TEXT TO READ:

[Begin]

The whole algorithm is already a couple of years old, so if you have
some suggestions of improving it, your welcome. Especially when I was
thinking about this busy waiting I needed some special psychological
tricks to get sleep at night ;-)

For further debugging you could try to run a very short input file
like for example:

set_min_repetitions(8)
set_max_repetitions(32)
set_max_relative_standard_error(0.03)

set_skampi_buffer(4MB)

begin measurement "MPI_Bcast-procs-short"
  measure MPI_COMM_WORLD: Bcast(256, MPI_INT, 0)
end measurement

in debug synchronisation mode:

mpirun -np 4 ./skampi -d 128 -i short.ski

time critical debug information is not printed on stdout but written
separately for every process in a file proc00??.log (all times are in
microseconds). 

If you send me your input file, measurement implementation if it's not a
standard one and the produced output and log files I'll have a look at
them.

Another idea to discover what's going on is to replace the busy waiting:
in measurement.c__wait_till(...) 

exchange 

    while( (*last_time_stamp = wtime()) < time_stamp ) ;

with

    best_sleep_on_your_machine(time_stamp - *last_time_stamp); 

(time_stamp and last_time_stamp are seconds, adjust appropriately)

bye,
Werner Augustin

P.S. please keep skampi at ira.uka.de on the CC because I'm not on the
mvapich-discuss list

[End]

ITEMS:
[Begin]

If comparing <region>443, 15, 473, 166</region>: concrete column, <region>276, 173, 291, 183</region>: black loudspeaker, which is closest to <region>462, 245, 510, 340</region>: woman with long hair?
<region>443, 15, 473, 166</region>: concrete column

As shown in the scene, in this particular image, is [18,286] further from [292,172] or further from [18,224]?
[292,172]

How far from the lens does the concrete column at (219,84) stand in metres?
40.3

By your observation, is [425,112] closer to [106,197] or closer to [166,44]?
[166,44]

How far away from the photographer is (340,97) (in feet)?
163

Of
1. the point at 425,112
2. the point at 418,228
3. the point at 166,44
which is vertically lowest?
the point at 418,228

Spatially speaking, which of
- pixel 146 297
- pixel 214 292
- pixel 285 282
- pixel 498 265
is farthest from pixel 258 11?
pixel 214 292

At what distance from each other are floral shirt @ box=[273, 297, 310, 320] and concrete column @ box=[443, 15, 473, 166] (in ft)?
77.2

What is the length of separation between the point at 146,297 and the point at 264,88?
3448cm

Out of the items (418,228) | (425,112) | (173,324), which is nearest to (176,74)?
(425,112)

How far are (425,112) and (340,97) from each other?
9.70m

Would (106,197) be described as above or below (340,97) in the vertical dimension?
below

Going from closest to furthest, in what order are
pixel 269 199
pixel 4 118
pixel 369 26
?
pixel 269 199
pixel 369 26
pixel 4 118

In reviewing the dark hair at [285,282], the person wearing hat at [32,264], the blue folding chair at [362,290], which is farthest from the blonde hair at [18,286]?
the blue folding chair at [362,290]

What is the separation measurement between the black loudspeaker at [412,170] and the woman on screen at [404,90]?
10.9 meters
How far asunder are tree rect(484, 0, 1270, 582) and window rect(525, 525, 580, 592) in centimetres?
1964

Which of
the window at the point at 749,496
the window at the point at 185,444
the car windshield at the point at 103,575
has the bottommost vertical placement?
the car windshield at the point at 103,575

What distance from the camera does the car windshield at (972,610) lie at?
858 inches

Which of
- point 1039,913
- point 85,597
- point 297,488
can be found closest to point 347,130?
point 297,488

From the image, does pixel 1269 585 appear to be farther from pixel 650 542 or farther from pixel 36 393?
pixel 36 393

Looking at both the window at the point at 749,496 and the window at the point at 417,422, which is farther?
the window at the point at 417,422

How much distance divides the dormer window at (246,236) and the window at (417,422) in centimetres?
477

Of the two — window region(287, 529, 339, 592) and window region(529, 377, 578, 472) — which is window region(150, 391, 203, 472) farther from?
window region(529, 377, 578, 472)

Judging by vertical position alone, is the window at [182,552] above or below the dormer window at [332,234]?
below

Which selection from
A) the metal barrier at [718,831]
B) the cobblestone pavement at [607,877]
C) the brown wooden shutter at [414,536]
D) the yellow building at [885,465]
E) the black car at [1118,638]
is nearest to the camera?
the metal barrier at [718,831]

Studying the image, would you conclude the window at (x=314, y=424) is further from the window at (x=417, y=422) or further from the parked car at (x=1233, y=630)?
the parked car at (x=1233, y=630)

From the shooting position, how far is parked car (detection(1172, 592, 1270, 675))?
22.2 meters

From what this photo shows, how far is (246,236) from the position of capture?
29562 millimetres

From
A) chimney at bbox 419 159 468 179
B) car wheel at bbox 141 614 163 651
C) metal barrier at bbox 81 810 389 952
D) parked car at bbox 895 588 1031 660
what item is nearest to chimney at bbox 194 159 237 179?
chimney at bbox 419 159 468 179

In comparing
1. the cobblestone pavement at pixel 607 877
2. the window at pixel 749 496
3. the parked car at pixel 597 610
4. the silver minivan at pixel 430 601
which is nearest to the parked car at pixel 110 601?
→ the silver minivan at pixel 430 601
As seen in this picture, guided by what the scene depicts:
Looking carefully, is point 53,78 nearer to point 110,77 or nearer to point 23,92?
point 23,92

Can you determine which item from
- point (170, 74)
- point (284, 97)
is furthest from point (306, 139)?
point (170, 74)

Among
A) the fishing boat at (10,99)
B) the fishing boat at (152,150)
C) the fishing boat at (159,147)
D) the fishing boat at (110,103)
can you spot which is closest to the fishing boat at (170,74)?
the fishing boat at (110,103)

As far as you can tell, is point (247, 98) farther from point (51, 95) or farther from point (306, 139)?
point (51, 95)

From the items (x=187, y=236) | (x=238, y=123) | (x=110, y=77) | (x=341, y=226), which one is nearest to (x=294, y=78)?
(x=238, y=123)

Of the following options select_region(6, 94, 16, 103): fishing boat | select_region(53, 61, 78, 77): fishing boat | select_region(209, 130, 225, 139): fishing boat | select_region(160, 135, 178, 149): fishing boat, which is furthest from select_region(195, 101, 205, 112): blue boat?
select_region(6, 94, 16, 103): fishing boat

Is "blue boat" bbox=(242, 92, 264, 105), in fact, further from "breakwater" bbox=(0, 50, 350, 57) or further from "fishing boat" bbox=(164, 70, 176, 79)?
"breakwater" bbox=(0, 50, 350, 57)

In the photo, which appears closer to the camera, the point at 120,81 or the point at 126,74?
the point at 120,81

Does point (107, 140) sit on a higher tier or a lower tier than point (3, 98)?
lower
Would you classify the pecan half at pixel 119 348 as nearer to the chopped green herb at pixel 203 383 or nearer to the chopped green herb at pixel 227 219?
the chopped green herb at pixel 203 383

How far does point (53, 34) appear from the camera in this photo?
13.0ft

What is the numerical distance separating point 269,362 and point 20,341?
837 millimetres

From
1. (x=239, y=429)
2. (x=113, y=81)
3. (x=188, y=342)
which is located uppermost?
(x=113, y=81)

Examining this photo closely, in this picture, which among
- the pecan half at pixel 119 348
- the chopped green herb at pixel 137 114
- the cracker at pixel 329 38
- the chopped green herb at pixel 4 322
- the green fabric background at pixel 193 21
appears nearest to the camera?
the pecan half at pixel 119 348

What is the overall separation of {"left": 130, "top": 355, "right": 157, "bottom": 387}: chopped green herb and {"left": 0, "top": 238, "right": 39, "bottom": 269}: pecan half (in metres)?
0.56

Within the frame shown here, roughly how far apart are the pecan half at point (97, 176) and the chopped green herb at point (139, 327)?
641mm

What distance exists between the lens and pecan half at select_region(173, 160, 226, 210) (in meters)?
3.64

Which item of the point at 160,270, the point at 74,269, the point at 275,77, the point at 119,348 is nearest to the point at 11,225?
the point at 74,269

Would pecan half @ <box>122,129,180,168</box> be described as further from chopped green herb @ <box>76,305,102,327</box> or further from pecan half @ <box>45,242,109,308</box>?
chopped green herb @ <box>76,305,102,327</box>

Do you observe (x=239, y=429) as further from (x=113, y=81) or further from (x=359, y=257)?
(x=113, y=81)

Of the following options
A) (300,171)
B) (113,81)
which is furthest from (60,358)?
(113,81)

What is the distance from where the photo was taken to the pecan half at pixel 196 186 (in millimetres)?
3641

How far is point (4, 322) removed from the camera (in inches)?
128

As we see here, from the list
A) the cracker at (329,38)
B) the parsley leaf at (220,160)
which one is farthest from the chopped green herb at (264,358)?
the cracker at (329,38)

[End]

TO DO:
• 1. In the SKaMPI debugging message above, why does the writer ask that skampi at ira.uka.de stay on the CC line of replies?
• 2. Decide whether each statement agrees with the SKaMPI debugging message above, answering yes or no and quoting the deciding words.
(a) The suggested debug run uses four processes.
(b) The times in the per-process log files are given in milliseconds.
(c) The algorithm was written only recently.

RESPONSES IN ORDER:
• 1. The writer asks this because he is not on the mvapich-discuss list.

• 2.
(a) Yes: "mpirun -np 4 ./skampi -d 128 -i short.ski"
(b) No: "(all times are in microseconds)"
(c) No: "The whole algorithm is already a couple of years old"